## Provided passage:
------------------------------------------------------------
Gary Jones is a United States businessman and Republican politician from Oklahoma.  He is the former Oklahoma State Auditor and Inspector.

Personal
Jones was born in Fort Sill, Oklahoma, the fifth of seven children.  He graduated from Cameron University in 1978 with a Bachelor of Business Administration/Accounting degree.  Jones is both a certified public accountant and a certified fraud examiner.

While in college, Jones worked for Southwestern Bell.  After 10 years Jones left to start his own telecommunications company, which he sold 16 years later.  Jones has operated a cow-calf operation for over 30 years in addition to his other ventures.

In 1994 Jones successfully ran for Comanche County Commissioner, a seat he held for four years.

Prior to his successful 2010 bid for State Auditor and Inspector, Jones unsuccessfully sought the office in both 2002 and 2006, losing both times to Jeff McMahan.
------------------------------------------------------------
## Set problem A:
In the biography of Gary Jones, which university did he graduate from, and in what year?
## Set problem B:
Using the Gary Jones biography, decide whether each statement agrees with it, answering yes or no and quoting the deciding words: (i) Jones was the fifth of seven children. (ii) Jones sold his telecommunications company 10 years after starting it. (iii) Jones held the Comanche County Commissioner seat for six years.
## Set problem C:
Write the next part of the Gary Jones biography, picking up after its final sentence.

## Data entries:
------------------------------------------------------------
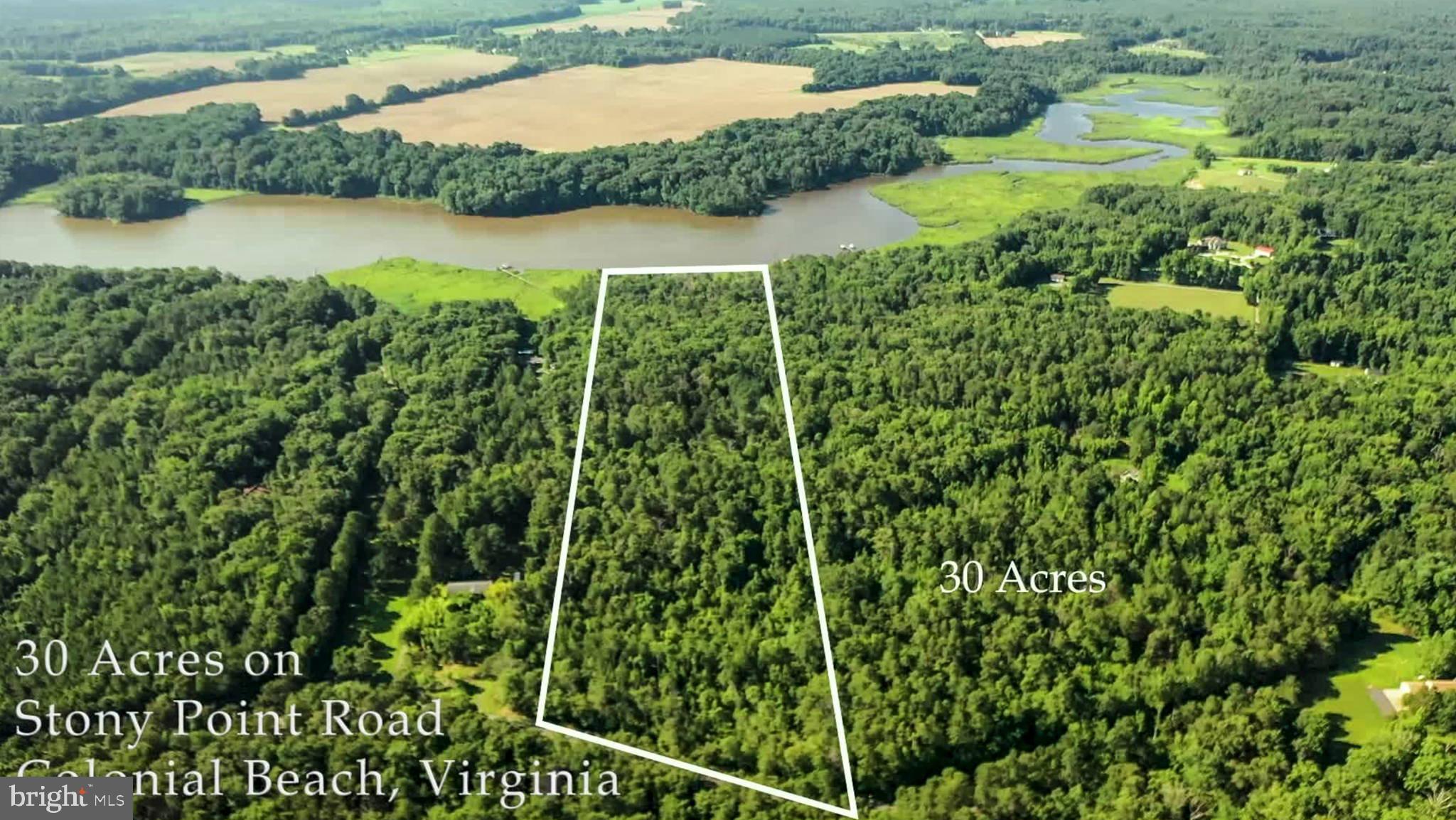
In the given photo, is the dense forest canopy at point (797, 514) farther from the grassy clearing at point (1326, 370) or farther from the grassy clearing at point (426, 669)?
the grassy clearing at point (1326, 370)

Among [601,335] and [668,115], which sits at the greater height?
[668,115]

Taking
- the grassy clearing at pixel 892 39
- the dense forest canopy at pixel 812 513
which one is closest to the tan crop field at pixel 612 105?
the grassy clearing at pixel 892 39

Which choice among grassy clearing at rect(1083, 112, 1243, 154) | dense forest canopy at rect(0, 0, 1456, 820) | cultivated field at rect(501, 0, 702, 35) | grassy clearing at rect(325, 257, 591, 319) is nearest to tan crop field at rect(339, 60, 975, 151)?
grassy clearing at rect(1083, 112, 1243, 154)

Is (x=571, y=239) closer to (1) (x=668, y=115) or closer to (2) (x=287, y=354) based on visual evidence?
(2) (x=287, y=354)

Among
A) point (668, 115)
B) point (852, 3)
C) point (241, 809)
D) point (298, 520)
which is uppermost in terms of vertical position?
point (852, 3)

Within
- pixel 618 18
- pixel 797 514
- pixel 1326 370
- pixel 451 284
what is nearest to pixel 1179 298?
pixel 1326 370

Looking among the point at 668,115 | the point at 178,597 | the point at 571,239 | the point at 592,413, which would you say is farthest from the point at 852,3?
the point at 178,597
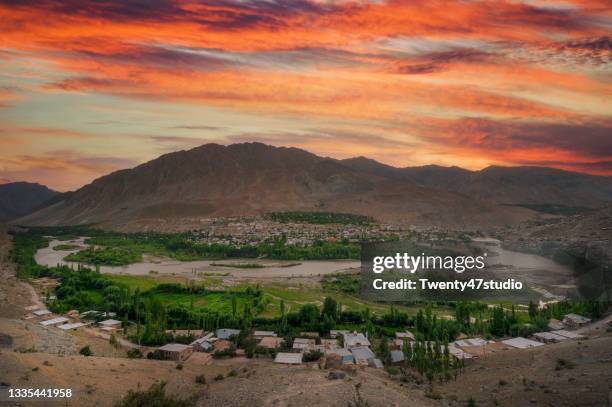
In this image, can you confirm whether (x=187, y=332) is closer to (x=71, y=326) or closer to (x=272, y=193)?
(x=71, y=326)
------------------------------------------------------------
## Written answer A:
Cameron University, in 1978.

## Written answer B:
(i) Yes: "the fifth of seven children."
(ii) No: "which he sold 16 years later."
(iii) No: "a seat he held for four years."

## Written answer C:
In 2003 he was named chairman and Executive Director of the Oklahoma Republican Party and held the office longer than anyone prior, until resigning to make his successful bid for State Auditor and Inspector.

In 2017, Gary Jones announced he would be a Republican candidate for Governor of Oklahoma in 2018. Gary Jones placed 5th in a 10-man primary that was held on June 26, 2018. He received almost 6% of the vote.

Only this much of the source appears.